How do I group or find such sets of words, preferably using python and/or redis?
Have a look at "fuzzy matching". Some great tools in the thread below that calculates similarities between strings.
I'm especially fond of the difflib module
>>> get_close_matches('appel', ['ape', 'apple', 'peach', 'puppy'])
['apple', 'ape']
>>> import keyword
>>> get_close_matches('wheel', keyword.kwlist)
['while']
>>> get_close_matches('apple', keyword.kwlist)
[]
>>> get_close_matches('accept', keyword.kwlist)
['except']
https://stackoverflow.com/questions/682367/good-python-modules-for-fuzzy-string-comparison
You might notice that similar strings have large common substring, for example:
"Bla bla bLa" and "Bla bla bRa" => common substring is "Bla bla ba" (notice the third word)
To find common substring you may use dynamic programming algorithm. One of algorithms variations is Levenshtein distance (distance between most similar strings is very small, and between more different strings distance is bigger) - http://en.wikipedia.org/wiki/Levenshtein_distance.
Also for quick performance you may try to adapt Soundex algorithm - http://en.wikipedia.org/wiki/Soundex.
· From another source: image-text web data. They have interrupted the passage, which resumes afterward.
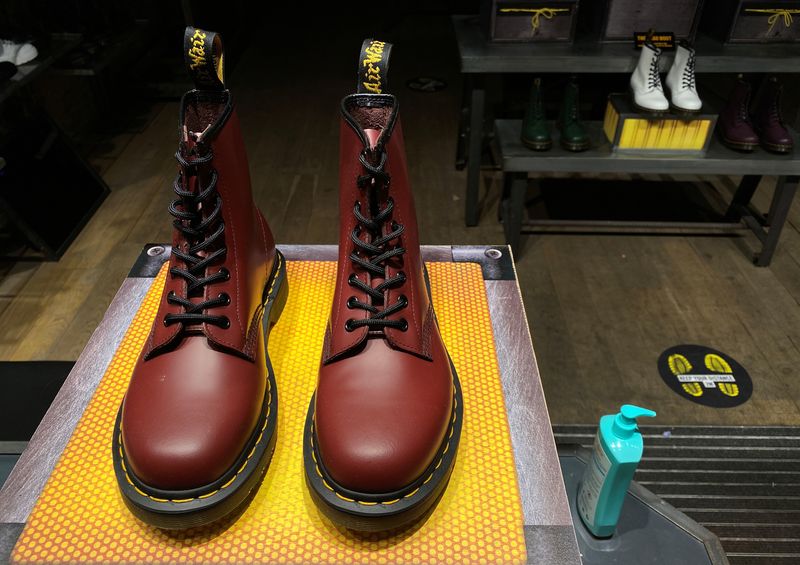 A pair of Dr. Martens boots is seen through the window of a Dr Martens shop in London, Britain, September 17, 2020. REUTERS/Simon Newman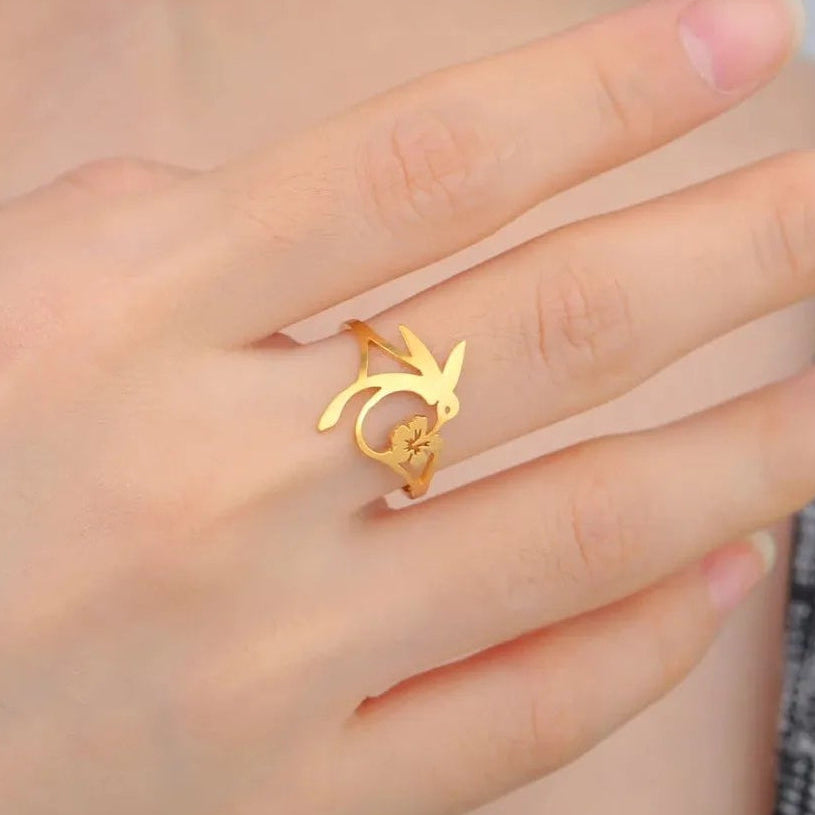 Gold hummingbird flower ring worn on the hand — spirit animal jewelry for joy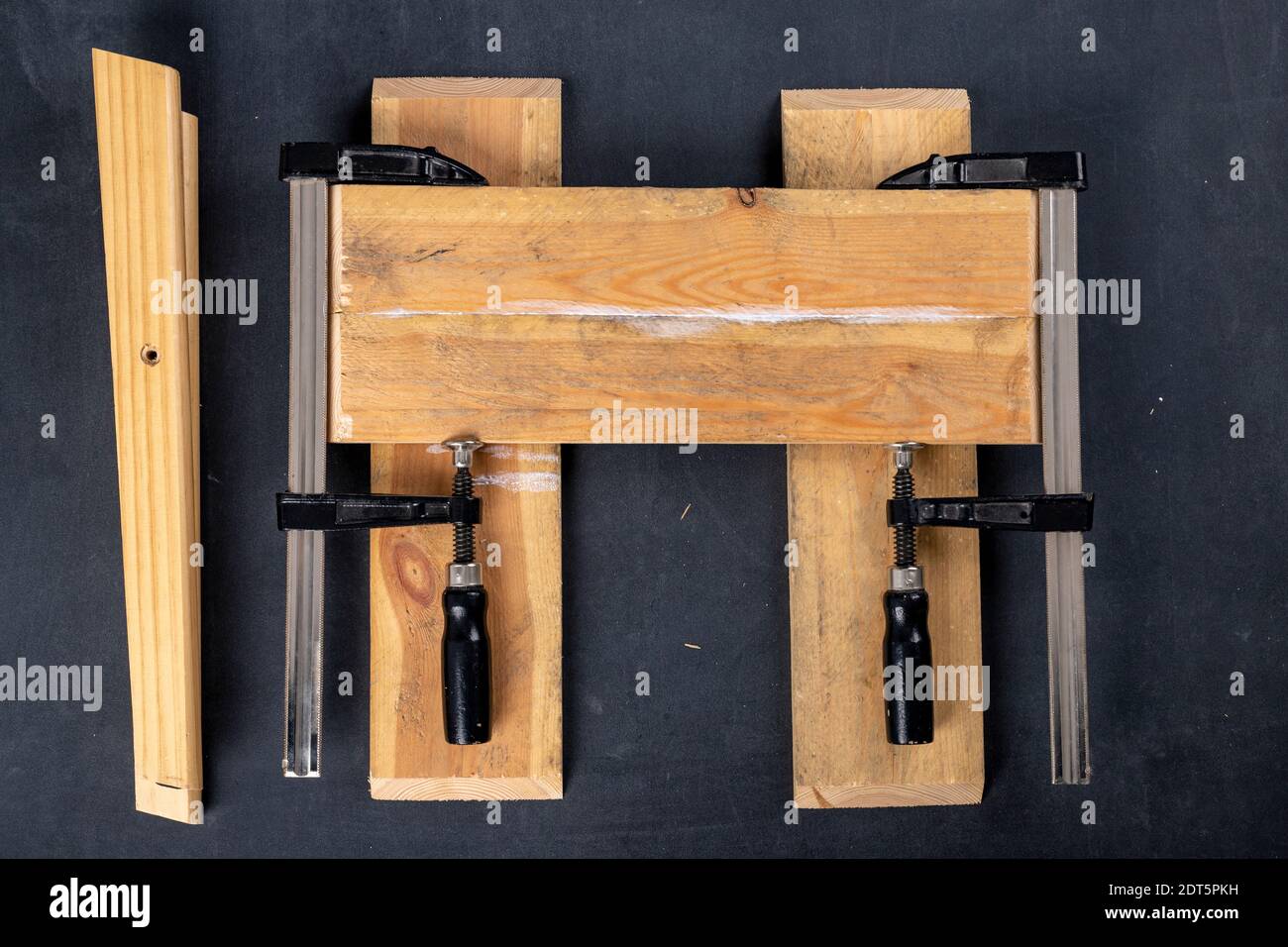 Gluing pieces of wood with carpentry glue. Boards in carpentry clamps. Dark background. Stock Photo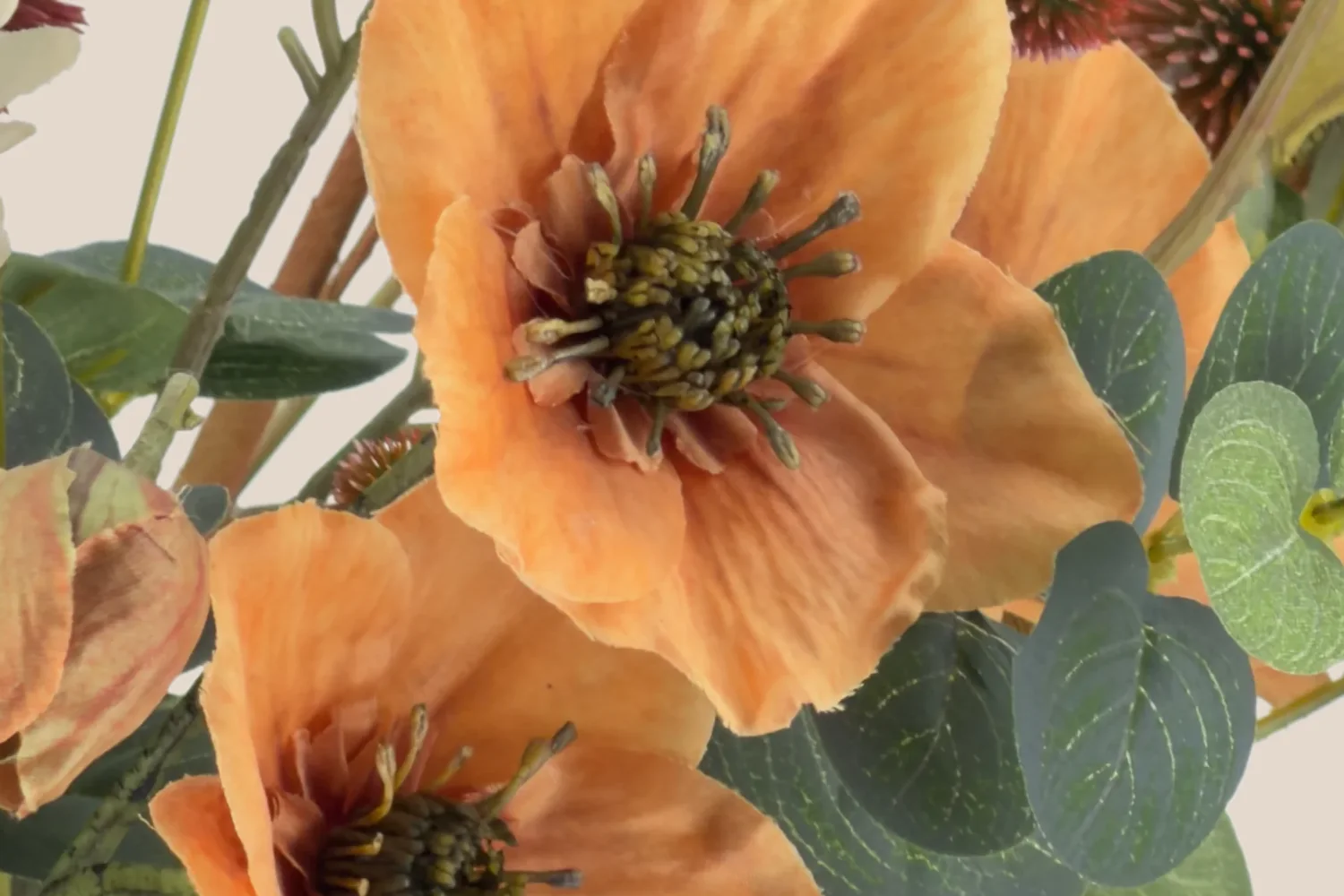 Detail van warme oranje bloemen met vergrijsd groen.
So after calculating distance between all your strings, you have to clusterize them. The most simple way is k-means (but it needs you to define number of clusters). If you actually don't know number of clusters, you have to use hierarchical clustering. Note that number of clusters in your situation is number of different movies titles + 1(for totally bad spelled strings).
I believe there is in fact two distinct problems.
The first is spell correction. You can have one in Python here
http://norvig.com/spell-correct.html
The second is more functional. Here is what I'd do after the spell correction. I would make a relation function.
related( sentence1, sentence2 ) if and only if sentence1 and sentence2 have rare common words. By rare, I mean words different than (The, what, is, etc...). You can take a look at the TF/IDF system to determine if two document are related using their words. Just googling a bit I found this:
https://code.google.com/p/tfidf/
To add another tip to Fredrik's answer, you could also get inspired from search engines like code, such as this one :
def dosearch(terms, searchtype, case, adddir, files = []):
found = []
if files != None:
titlesrch = re.compile('>title<.*>/title<')
for file in files:
title = ""
if not (file.lower().endswith("html") or file.lower().endswith("htm")):
continue
filecontents = open(BASE_DIR + adddir + file, 'r').read()
titletmp = titlesrch.search(filecontents)
if titletmp != None:
title = filecontents.strip()[titletmp.start() + 7:titletmp.end() - 8]
filecontents = remove_tags(filecontents)
filecontents = filecontents.lstrip()
filecontents = filecontents.rstrip()
if dofind(filecontents, case, searchtype, terms) > 0:
found.append(title)
found.append(file)
return found
Source and more information: http://www.zackgrossbart.com/hackito/search-engine-python/
Regards,
Max
One approach would be to pre-process all the strings before you compare them: convert all to lowercase, standardize whitespace (eg, replace any whitespace with single spaces). If punctuation is not important to your end goal, you can remove all punctuation characters as well.
Levenshtein distance is commonly-used to determine similarity of a string, this should help you group strings which differ by small spelling errors.